Container Run and Start Scripts

  • Prepares for and runs the gunicorn app enabling access to the Local EnteroBase pages through the browser.

  • The gunicorn app runs the given app module (local_entero:create_app(‘production’)) and is configured against a user input of options to the command, such as the server sockets.

    %startscript
      . /venvs/gunicorn-env/bin/activate
      cd /var/www/local_enterobase/
      PYTHONPATH=$LE_APP_PATH:$PYTHONPATH
      gunicorn "$@" "local_entero:create_app('production')"
      deactivate
    
    • This instructs for the database server to be started given the user inputs and that Gunicorn runs Local Enterobase, listens to port 8000 and sets timeout to be 300 seconds.

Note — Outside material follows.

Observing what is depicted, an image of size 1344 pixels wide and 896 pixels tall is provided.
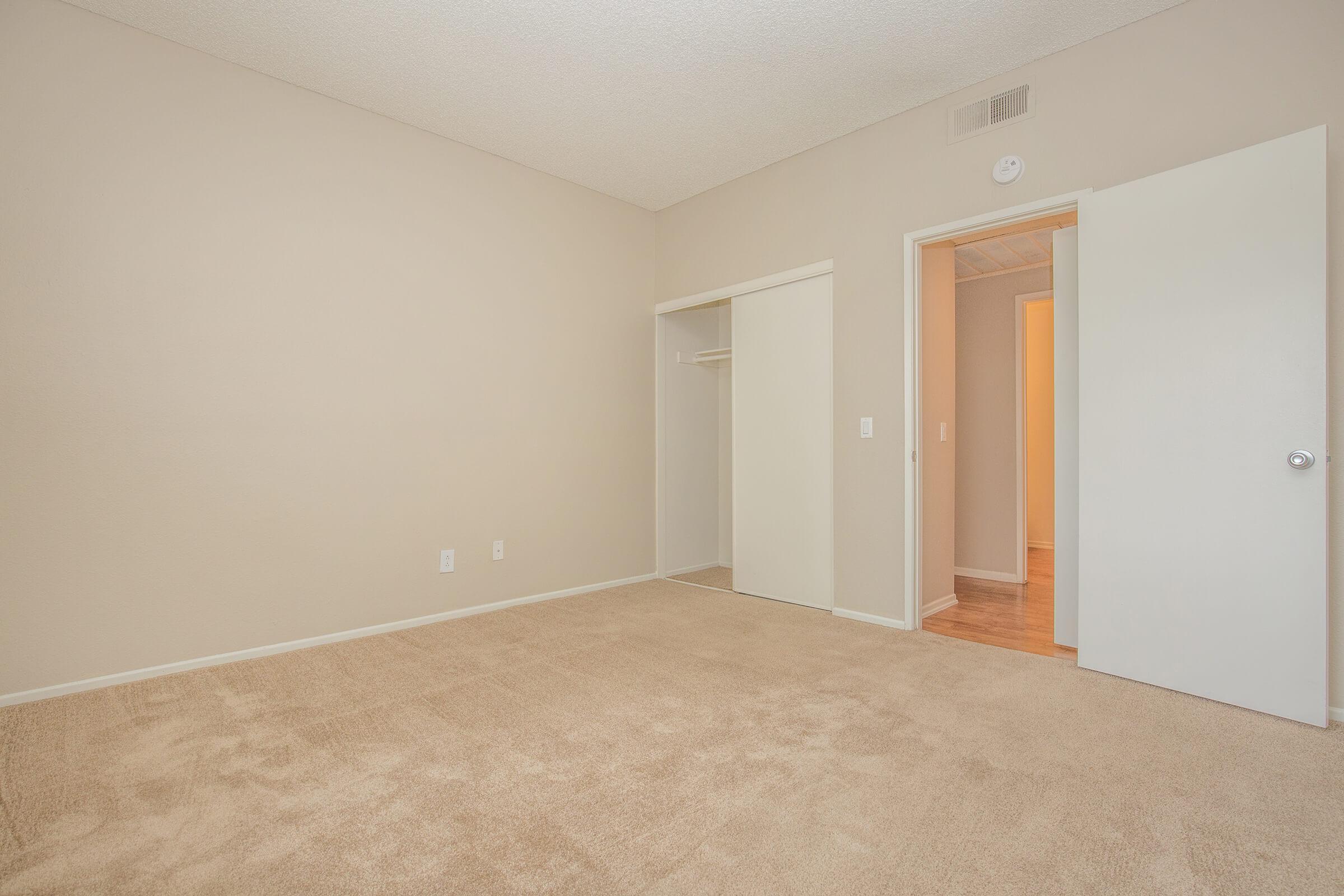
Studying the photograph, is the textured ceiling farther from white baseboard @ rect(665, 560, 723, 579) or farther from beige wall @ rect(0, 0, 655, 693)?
white baseboard @ rect(665, 560, 723, 579)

Building the base and application images

  • The local_enterobase repository can be saved wherever the user feels suitable on the local system. For the following examples, it is assumed that the local_enterobase repository is saved in the sub-folder “local_enterobase” from the current working folder

  • The default build location is off of the home directory referenced below. If you wish to build it in a different location, you can also replace this with a location of your choosing.

  • Run the following command to build a singularity image named as “local_base_image.sif”, the local_base_image is built using the following command.

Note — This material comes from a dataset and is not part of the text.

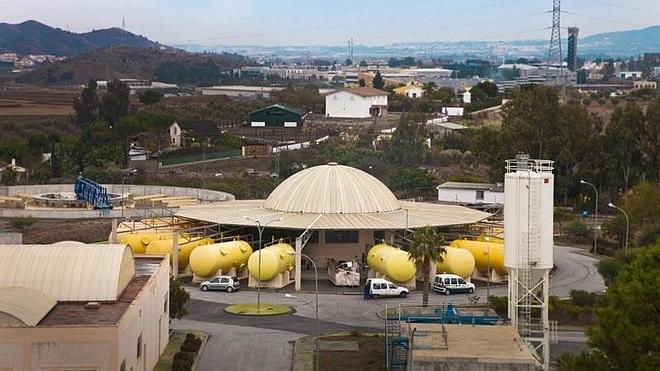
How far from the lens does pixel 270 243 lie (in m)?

  • The file MUST be named EGP_base.sif as this is the name the application image EGP.sif will attempt to find to build.

    sudo singularity build $HOME/local_enterobase_home/local_enterobase/EGP_base.sif local_enterobase/Singularity_Images/EGP/EGP_base.def
    
  • The following command is used to build the second image, where the current working directory (default $HOME) must also store the base image “EGP_base.sif”:

    sudo singularity build EGP.sif local_enterobase/Singularity_Images/EGP/EGP.def
    
  • Error messages may appear whilst building either image, for example:

    E: You don't have enough free space in /var/cache/apt/archives/.
    FATAL:   failed to execute %post proc: exit status 100
    FATAL:   While performing build: while running engine: while running /usr/local/libexec/singularity/bin/starter: exit status 255
    
    • If you have the previous error messages, you may not have enough disk space to build the images, you should clear space from your disk and also attempt the following commands before building.

    • These commands clear the system package and Singularity caches. Autoremove removes installed packages that are no longer required as dependencies for other packages in the system, and are therefore redundant.

    sudo apt-get clean
    sudo apt-get autoremove
    singularity cache clean
    

Pushing the container image

Any updates to the recipe file for the application image necessitates the image to be rebuilt and pushed to the Singularity cloud library as follows to provide users with the most recent version of the container.

The user must first generate an access token if not available to verify themselves with the Singularity container services:

  • Go to: https://cloud.sylabs.io/

  • Click “Sign in to Sylabs” and follow the sign in steps.

  • Select “Access Tokens” from the drop down menu.

  • Enter a name for your new access token, such as “test token”

  • Click the “Create a New Access Token” button.

  • Click “Copy token to Clipboard” from the “New API Token” page, download it as well if it is required to keep a record.

  • Run the following command and paste the access token at the prompt.

    singularity remote login
    

The user must then be authorised to push containers to the cloud library, this typically involves generating a PGP keypair under the account that owns the Singularity cloud storage for the image:

  • The generated keys are used to sign the image before pushing, allowing it to be stored into the cloud library and verify the image has not been tampered with when it is pulled by the user.

  • The following command will generate a new keypair:

    singularity key newpair
    
  • The following output to the above command requires the user input. The user must include the email of the account that owns the Singularity cloud repository where the image is stored to provide sufficient permissions to push.

  • The key must be pushed to the public keystore in case other users wish to verify the pulled image.

    Enter your name (e.g., John Doe) : David Trudgian
    Enter your email address (e.g., john.doe@example.com) : david.trudgian@sylabs.io
    Enter optional comment (e.g., development keys) : demo
    Enter a passphrase :
    Retype your passphrase :
    Would you like to push it to the keystore? [Y,n] Y
    

Once the keys have been successfully generated and pushed, the image container can be signed.

  • EGP.sif is the default name for the unified application image, this can be changed if required.

  • To enable successful signing, there will be a prompt for the passphrase inputted during key generation.

  • The following command will sign an image.

  • If the default build directory was changed previously for EGP_base.sif and EGP.sif, replace it in the following command with the correct installation directory.

    singularity sign $HOME/local_enterobase_home/local_enterobase/EGP.sif
    

After successful signing, the image can be pushed to the cloud library.

  • EGP.sif is the default name for the unified application image, this can be changed if required.

  • The following command will push an image.

  • If the default build directory was changed previously for EGP_base.sif and EGP.sif, replace it in the following command with the correct installation directory.

  • “example_tag” is the tag for the image container which the users will download when pulling the image. This should be changed, so the associated image is pulled using the new tag.

    singularity push $HOME/local_enterobase_home/local_enterobase/EGP.sif library://enterobase/default/egp:example_tag
    

The access token may occasionally expire after a particular time period. Before signing and pushing new containers, it is required to generate another token and key by following the above steps up to and including pasting the new access token at the prompt.

The following commands remove unwanted public keys.

singularity key remove <fingerprint>
  • <fingerprint> refers to the sequence of characters under the ‘F:’ heading for the desired key after inputting the following to display all keys.

    singularity key list